### Extract to read

• • • • •

EGI onthly OPS report for March circulated (24th April):
- NGI_CH 88% / 88% - CSCS and UNIGE have lower than usual numbers.
- There is also a reported 79% in the “Unknown” column (but no ticket from EGI about it)
WLCG monthly reports for the experiments (April):
- CH-CHIPP-CSCS is: 98%/98% (ATLAS) - 96%/96% (CMS) - 97%/97% (LHCB)
- http://wlcg-sam.cern.ch/reports/2015/201504/wlcg/WLCG_All_Sites_ATLAS_Apr2015.pdf
- http://wlcg-sam.cern.ch/reports/2015/201504/wlcg/WLCG_All_Sites_CMS_Apr2015.pdf
- http://wlcg-sam.cern.ch/reports/2015/201504/wlcg/WLCG_All_Sites_LHCB_Apr2015.pdf
Certificates:
- agreement with GRNET in place and procedure principle established. Will test workflow from Bern. WARNING: DNs will change when a new certificate is issued
Midddleware: Issues with Torque 4 in EPEL. If at version < 2.5.13 and wishing to upgrade, EGI offer advice
NGIs asked to assess:
- Need to have MW on CentOS7
- Nr of sties still using SL5 or equivalent and the decommissioning plan for them
Security:
- EGI accepted feedback proposed by NGI_CH about notification capacities to be added to the pakiti clients (installation of these will become 'somehow' a requirement)
- Sites encouraged to carry out a security readiness self-assessment prepared by the National Cyber Security Centrum: https://check.ncsc.nl/questionnaire/

A.O.B.

Gianni will attend the following pre-GDB to be held at CERN on 12.05.15.
Miguel will attend the upcoming Annual NorduGrid Conference to be held at UNIBE between 04.06.15 and 05.06.15
Gianfranco+Sigve will attend the upcoming EGI Confrence 2015 to be held in Lisbon between 18.05.15 and 22.05.15
Gianfranco will attend the upcoming Annual NorduGrid Conference to be held at UNIBE between 04.06.15 and 05.06.15

Attendants

CSCS: Dino Conciatore, Miguel Gila, Dario Petrusic. Apologies: Gianni Ricciardi, Nick Cardo.
CMS:
ATLAS: Gianfranco Sciacca, Szymon Gadomski
LHCb: Roland Bernet
EGI: Gianfranco Sciacca

• • • • •

### Stored data
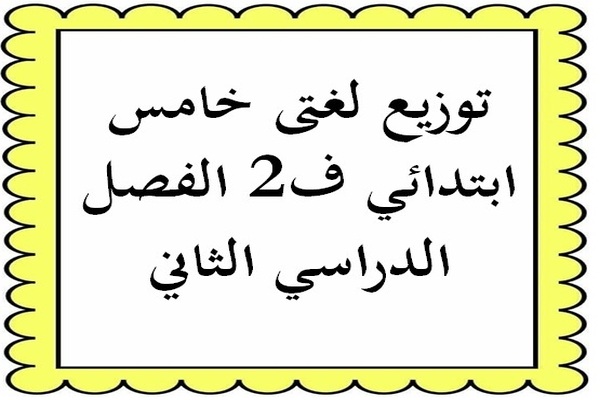 توزيع لغتى خامس ابتدائي ف2 الفصل الدراسي الثاني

• • • • •

### Exercise aim
Copy the meeting notes above from the words "EGI onthly OPS" through the words "EGI about it)", substituting "alert" for "ticket".

### Reply
EGI onthly OPS report for March circulated (24th April):
- NGI_CH 88% / 88% - CSCS and UNIGE have lower than usual numbers.
- There is also a reported 79% in the “Unknown” column (but no alert from EGI about it)